→ Questions on the material
1. In the rideshare forum thread, why does the poster quoted by Side Hustle cancel after getting a hostile text or call from a rider? Answer in one to three sentences.
2. Name every forum user who appears by name in the rideshare forum thread, either as the author of a post or as the person quoted.
3. Pick up the rideshare forum thread after its last sentence and keep writing in the same style.

You tolerate verbal abuse and childish attitudes from adults?

I simply pull over and kick them out of the vehicle. One chick got dumped in the tender loin.

It's not my job to teach people how to act as an adult.


----------



## TomH (Sep 23, 2016)

UberBastid said:


> _*"there are drivers who cancel indiscriminately and for no reason except out of laziness or the slightest inconvenience. I've given rides to drivers who admit this."*_
> 
> I will admit to it too, freely. But, I don't canx 'indiscriminately and for no reason'. I discriminate with great specificity.
> Not out of laziness as I am not a lazy person.
> ...


Well put!


----------



## Side Hustle (Mar 2, 2017)

Squirming Like A Toad said:


> That's one of the things I CXL for, getting a hostile text or call from a rider when I'm on the way because no fare is worth having a rider go off in my van. A polite message explaining that they'll be late gets them a break. Sometimes I get a funny message and that usually means nice kids just out having fun.
> 
> But I think it usually works the other way, when a rider has been getting cancelled on they are usually happy to see me.


Whenever I get a call from pax asking where are you or that is in anyway negative, I immediately cancel. Those pax are ALWAYS a bad experience.



MadTownUberD said:


> Friday morning I canceled on a 4.97 rated rider. I sent my introductory text before I arrived ("Good Morning! I'm driving an X. I'll be there in Y minutes."), then sent another text after I had been there for a minute or two ("I'm in front of the door that says 110"), and then finished waiting the full 5 minutes. No response from him so I canceled.

→ Collected data
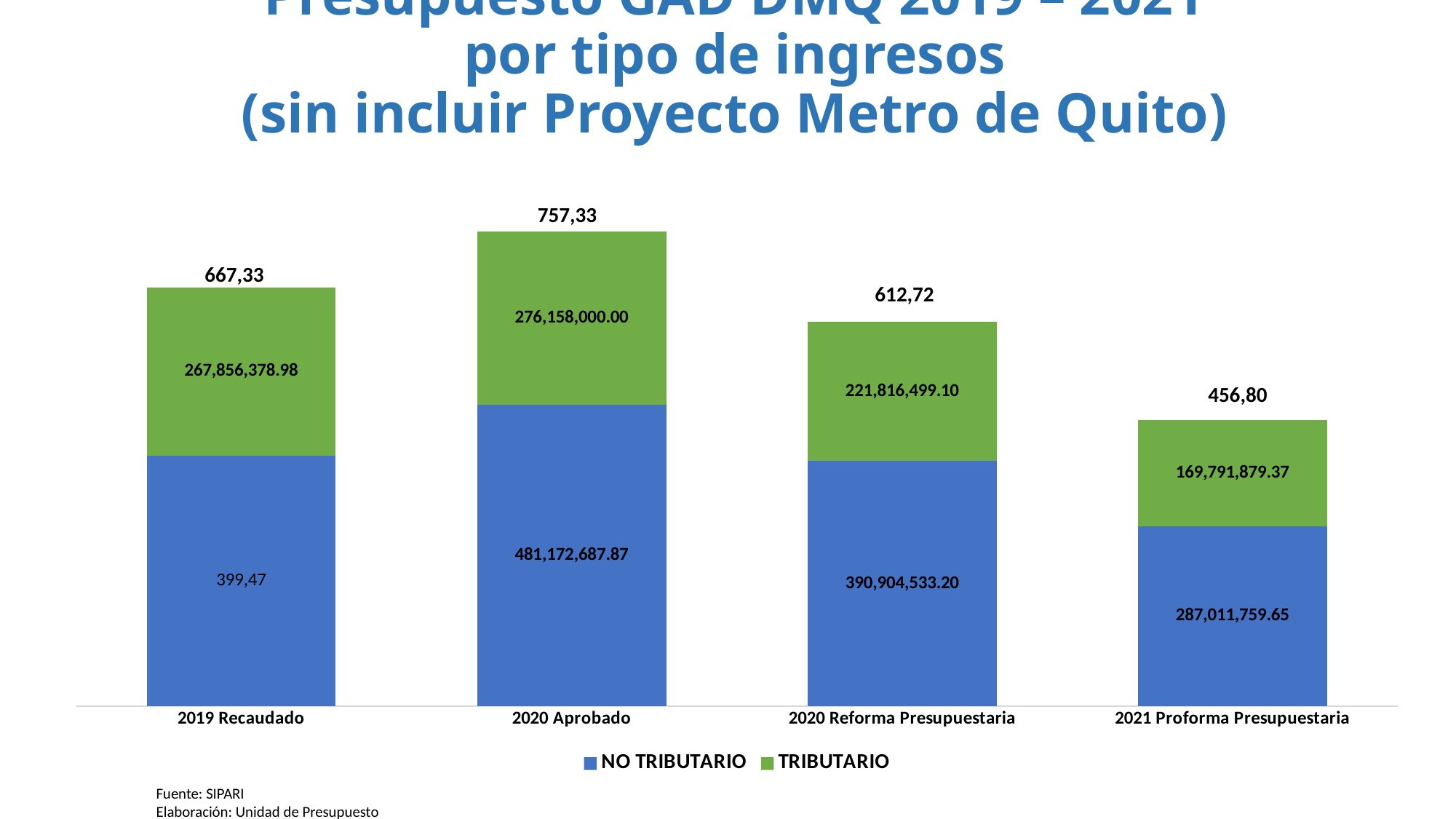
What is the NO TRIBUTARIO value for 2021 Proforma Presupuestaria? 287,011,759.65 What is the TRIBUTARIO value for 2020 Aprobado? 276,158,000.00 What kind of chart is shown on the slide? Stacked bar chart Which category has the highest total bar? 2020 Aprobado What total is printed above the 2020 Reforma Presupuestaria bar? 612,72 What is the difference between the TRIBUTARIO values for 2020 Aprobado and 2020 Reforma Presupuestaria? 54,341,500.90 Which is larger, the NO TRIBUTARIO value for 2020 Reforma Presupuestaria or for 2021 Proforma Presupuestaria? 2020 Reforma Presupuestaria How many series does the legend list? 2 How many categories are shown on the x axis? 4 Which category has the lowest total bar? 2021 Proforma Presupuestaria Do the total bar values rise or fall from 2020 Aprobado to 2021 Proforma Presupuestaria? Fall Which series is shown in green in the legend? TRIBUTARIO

→ Answers provided
1. That poster cancels because no fare is worth having a rider go off in the van.

2. TomH, UberBastid, Side Hustle, Squirming Like A Toad, MadTownUberD

3.
> 
> Less than a minute after I pulled away I got a 4.97 ping from the exact same location. I hit No Thanks but I should have had the guts to accept and have that potentially unpleasant conversation. My end would have gone something like "Well you didn't respond or show up, so I thought you didn't need the ride anymore."
> 
> I probably should have waited it out because he probably would have tipped, but hey my time is valuable!!!


NEVER EVER go go back and pick up a cancelled pax. Unless you want no tip and an uber complaint in addition to a one star.



UberLaLa said:


> All that said, know this, passenger can now leave Reports even on Cancels (Trip never started) and lie or embellish to cause the Cancelling driver trouble. Be careful....


When did this start? I haven't seen it yet .


----------



## tinymoon (Nov 26, 2017)

No service provided (no ride) --->>> No star rated


----------



## UberLaLa (Sep 6, 2015)

Side Hustle said:


> ...When did this start? I haven't seen it yet .


This past summer. Very few drivers, let alone passengers realize it is possible, now.


----------



## Side Hustle (Mar 2, 2017)

UberLaLa said:


> This past summer. Very few drivers, let alone passengers realize it is possible, now.
> 
> View attachment 193133
> View attachment 193134


Question: was this a waited 5 mins and cancel or something else? It looks like this is only a refund issue related to the cancellation fee? Did Uber take your fee away?


----------



## UberLaLa (Sep 6, 2015)

Side Hustle said:


> Question: was this a waited 5 mins and cancel or something else? It looks like this is only a refund issue related to the cancellation fee? Did Uber take your fee away?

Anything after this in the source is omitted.